Most AI systems treat tokenization as a solved problem — download a pre-trained tokenizer, plug it in, ship it. But when you're building a self-hosted AI operating system with 43 specialized agents, 196 microservices, and a custom intent routing engine, "general purpose" isn't good enough anymore.

Today we shipped something we've been thinking about for months: a fully autonomous tokenizer evolution system that discovers its own vocabulary, retrains itself on schedule, and continuously improves intent classification — all without human intervention.

The Foundation: Months of Groundwork

This didn't come from nowhere. The infrastructure that makes this possible has been building for months:

11,580 labeled intent examples sitting in Library/Training/intent_classification/sessions.jsonl — every single IntentNanoGPT classification from production traffic, silently accumulating since March. Every time the system routed a request, it logged the query, the classified intent, and whether it was confirmed. That's 8,700+ usable training examples with 19 intent classes, ready to go.

648 JSONL training files (131MB+) across conversations, service telemetry, distilled examples, orchestrator training data, competition corpus, and agent-to-agent exchanges. This is the corpus the tokenizer trains on — not synthetic data, not web scrapes, but our actual operational data from months of running the system.

1,029 Python source files in lib/ alone — the codebase IS part of the training corpus. The tokenizer learns AitherOS vocabulary directly from the code that defines it.

SpecialistPretrainer already existed (a 42M param from-scratch GPT-2), with its own BPE tokenizer (specialist/tokenizer.py), depth profiles, and training infrastructure. We just needed to make it evolve.

ClosedLoopController already orchestrated Harvest → Train → Deploy → Eval → Rollback for 6 evolution types. We added two more: TOKENIZER and INTENT_CLASSIFIER.

EvolutionEngine already captured every task completion as a feedback signal. We just wired intent outcomes into it.

SchedulerLoop already ran 323 autonomous routines on cron schedules. We added 4 more.

The point: this is what compounding infrastructure looks like. Every piece we built over the last 4 months — the training data pipeline, the feedback loops, the autonomous scheduler, the model versioning, the evaluation framework — suddenly composes into something that bootstraps itself.

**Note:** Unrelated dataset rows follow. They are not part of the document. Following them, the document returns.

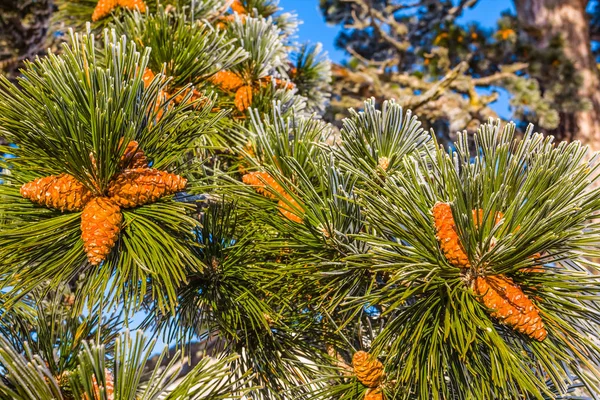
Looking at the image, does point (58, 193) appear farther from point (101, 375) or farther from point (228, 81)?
point (228, 81)

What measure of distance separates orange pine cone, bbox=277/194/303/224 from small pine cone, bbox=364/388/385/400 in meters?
0.22

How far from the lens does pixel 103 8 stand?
3.04 feet

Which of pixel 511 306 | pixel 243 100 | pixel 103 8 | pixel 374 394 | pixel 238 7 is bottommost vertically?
pixel 374 394

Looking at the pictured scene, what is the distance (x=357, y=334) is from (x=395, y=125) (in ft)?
0.94

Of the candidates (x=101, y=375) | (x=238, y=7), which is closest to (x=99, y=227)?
(x=101, y=375)

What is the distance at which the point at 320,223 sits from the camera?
23.7 inches

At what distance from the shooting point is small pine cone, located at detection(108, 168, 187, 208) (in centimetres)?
55

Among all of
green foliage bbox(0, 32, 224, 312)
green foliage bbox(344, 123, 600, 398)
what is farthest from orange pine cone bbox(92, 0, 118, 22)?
green foliage bbox(344, 123, 600, 398)

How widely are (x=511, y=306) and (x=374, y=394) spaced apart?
0.66 feet

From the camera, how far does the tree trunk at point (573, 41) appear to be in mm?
3275

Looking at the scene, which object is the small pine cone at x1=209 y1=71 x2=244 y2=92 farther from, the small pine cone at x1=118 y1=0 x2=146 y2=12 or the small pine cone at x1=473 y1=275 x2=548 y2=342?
the small pine cone at x1=473 y1=275 x2=548 y2=342

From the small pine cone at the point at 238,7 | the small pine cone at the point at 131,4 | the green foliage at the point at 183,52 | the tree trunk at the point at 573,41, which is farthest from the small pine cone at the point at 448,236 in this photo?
the tree trunk at the point at 573,41

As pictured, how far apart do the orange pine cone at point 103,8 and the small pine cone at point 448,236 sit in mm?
731

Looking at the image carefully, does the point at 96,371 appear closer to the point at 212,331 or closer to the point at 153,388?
the point at 153,388
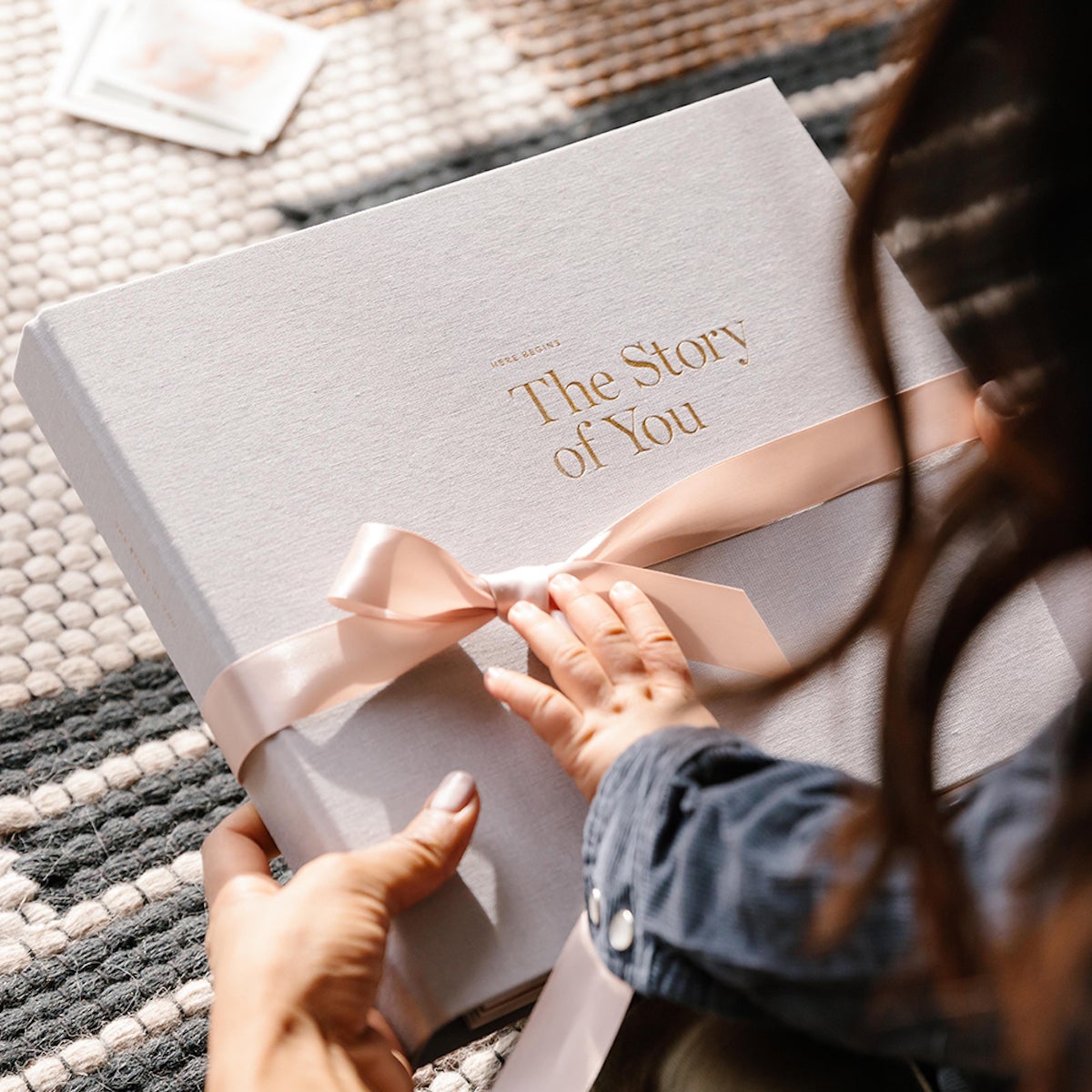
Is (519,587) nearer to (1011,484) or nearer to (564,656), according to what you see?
(564,656)

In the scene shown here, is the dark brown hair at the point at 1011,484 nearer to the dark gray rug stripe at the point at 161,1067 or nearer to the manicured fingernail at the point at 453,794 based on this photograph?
the manicured fingernail at the point at 453,794

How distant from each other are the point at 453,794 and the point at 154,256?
598 millimetres

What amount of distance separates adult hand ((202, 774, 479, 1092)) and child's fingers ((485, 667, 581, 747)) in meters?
0.04

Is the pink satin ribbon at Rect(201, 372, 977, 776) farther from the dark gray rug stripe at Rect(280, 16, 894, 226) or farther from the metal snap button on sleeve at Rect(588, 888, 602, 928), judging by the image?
the dark gray rug stripe at Rect(280, 16, 894, 226)

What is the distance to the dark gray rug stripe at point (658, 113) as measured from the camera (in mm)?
948

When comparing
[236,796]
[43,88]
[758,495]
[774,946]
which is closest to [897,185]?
[758,495]

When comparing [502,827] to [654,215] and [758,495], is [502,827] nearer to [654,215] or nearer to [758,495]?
[758,495]

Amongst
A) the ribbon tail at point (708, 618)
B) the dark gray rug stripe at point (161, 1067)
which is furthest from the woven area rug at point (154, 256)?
the ribbon tail at point (708, 618)

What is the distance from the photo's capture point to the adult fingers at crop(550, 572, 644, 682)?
505mm

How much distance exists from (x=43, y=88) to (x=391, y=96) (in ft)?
0.93

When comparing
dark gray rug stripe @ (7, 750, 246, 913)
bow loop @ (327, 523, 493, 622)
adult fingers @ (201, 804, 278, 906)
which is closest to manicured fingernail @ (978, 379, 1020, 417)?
bow loop @ (327, 523, 493, 622)

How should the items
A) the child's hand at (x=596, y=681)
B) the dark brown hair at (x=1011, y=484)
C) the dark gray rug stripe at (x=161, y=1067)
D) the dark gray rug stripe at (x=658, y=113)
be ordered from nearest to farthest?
1. the dark brown hair at (x=1011, y=484)
2. the child's hand at (x=596, y=681)
3. the dark gray rug stripe at (x=161, y=1067)
4. the dark gray rug stripe at (x=658, y=113)

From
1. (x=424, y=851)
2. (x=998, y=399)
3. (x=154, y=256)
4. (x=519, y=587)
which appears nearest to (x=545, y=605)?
(x=519, y=587)

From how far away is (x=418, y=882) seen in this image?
453 mm
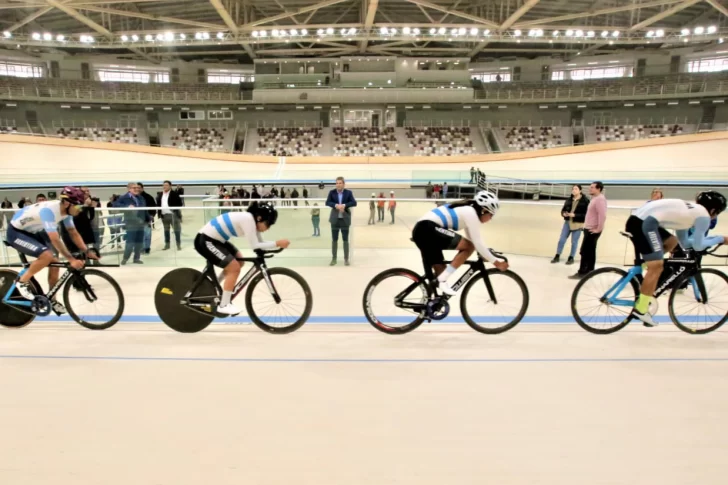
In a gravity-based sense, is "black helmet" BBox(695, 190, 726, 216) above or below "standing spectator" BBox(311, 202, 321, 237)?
above

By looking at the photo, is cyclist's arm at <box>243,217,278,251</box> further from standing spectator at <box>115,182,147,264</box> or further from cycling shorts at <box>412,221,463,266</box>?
standing spectator at <box>115,182,147,264</box>

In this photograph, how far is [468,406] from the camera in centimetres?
250

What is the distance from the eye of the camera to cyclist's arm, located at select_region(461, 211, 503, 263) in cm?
327

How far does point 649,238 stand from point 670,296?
2.00ft

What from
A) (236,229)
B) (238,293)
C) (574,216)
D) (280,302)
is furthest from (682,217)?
(238,293)

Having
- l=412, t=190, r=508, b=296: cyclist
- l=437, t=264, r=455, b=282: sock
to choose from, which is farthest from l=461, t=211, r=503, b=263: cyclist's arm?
l=437, t=264, r=455, b=282: sock

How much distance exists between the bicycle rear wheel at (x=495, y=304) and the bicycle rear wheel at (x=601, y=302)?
1.43ft

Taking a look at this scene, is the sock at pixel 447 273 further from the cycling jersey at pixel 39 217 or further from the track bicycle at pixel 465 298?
the cycling jersey at pixel 39 217

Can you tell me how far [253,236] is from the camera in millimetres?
3266

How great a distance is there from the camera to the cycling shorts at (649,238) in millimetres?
3316

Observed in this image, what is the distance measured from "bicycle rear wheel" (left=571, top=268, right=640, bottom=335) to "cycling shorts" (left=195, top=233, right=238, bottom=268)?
2736mm

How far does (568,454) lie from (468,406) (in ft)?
1.84

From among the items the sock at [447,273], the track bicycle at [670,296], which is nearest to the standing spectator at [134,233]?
the sock at [447,273]

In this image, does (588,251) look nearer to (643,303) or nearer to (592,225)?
(592,225)
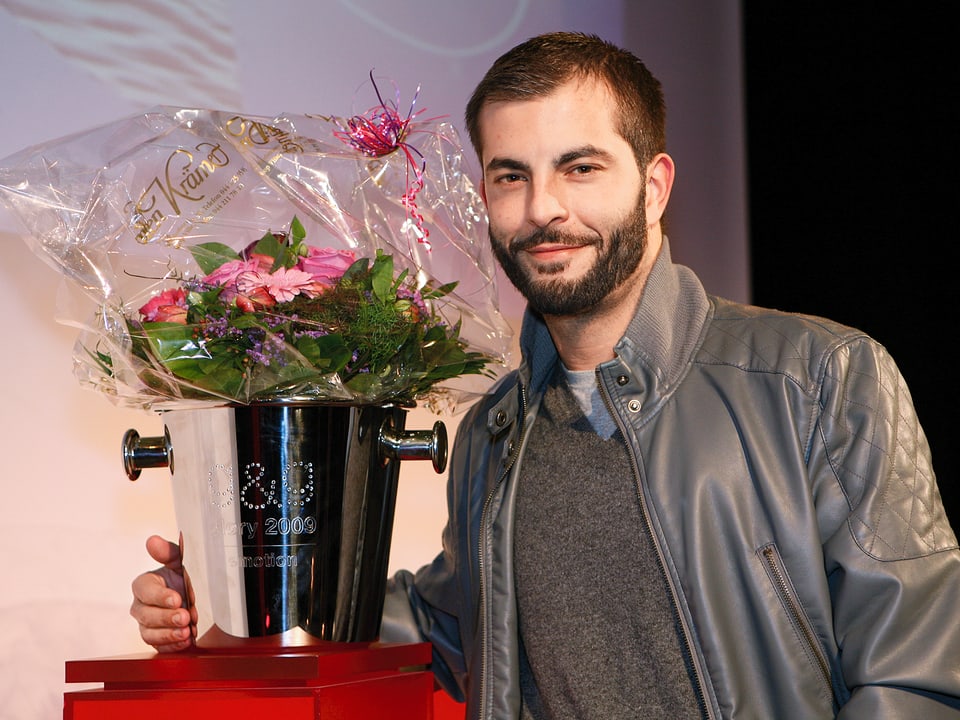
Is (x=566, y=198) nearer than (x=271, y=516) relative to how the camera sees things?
No

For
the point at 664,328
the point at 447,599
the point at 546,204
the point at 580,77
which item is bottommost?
the point at 447,599

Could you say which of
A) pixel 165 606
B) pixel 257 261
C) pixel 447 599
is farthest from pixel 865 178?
pixel 165 606

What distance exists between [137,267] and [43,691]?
2.64ft

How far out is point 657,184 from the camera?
1.56 metres

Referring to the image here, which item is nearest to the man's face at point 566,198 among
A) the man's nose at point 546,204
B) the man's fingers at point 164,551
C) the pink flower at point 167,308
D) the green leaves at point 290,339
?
the man's nose at point 546,204

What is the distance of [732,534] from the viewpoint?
1308 millimetres

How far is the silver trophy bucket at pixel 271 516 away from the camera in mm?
1190

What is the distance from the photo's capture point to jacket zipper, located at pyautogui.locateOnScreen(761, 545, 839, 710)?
126 cm

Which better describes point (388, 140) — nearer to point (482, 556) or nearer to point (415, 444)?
point (415, 444)

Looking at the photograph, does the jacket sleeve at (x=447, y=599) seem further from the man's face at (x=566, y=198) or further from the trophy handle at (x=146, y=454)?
the trophy handle at (x=146, y=454)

The Problem: Death by a Thousand Subtokens

Here's what happens when you run AitherOS chat through a standard LLM tokenizer:

"forge_subagent demiurge codegraph_search" 
→ ["for", "ge", "_sub", "agent", " dem", "i", "urge", " code", "graph", "_search"]
→ 10 tokens

With our trained tokenizer:

"forge_subagent demiurge codegraph_search intent:creation"
→ 11 tokens (with domain-specific BPE merges)

Every single domain term — agent names, tool names, intent labels, service identifiers — gets shattered into meaningless subwords by general-purpose tokenizers. The model spends its context window budget on reconstructing vocabulary it should already know.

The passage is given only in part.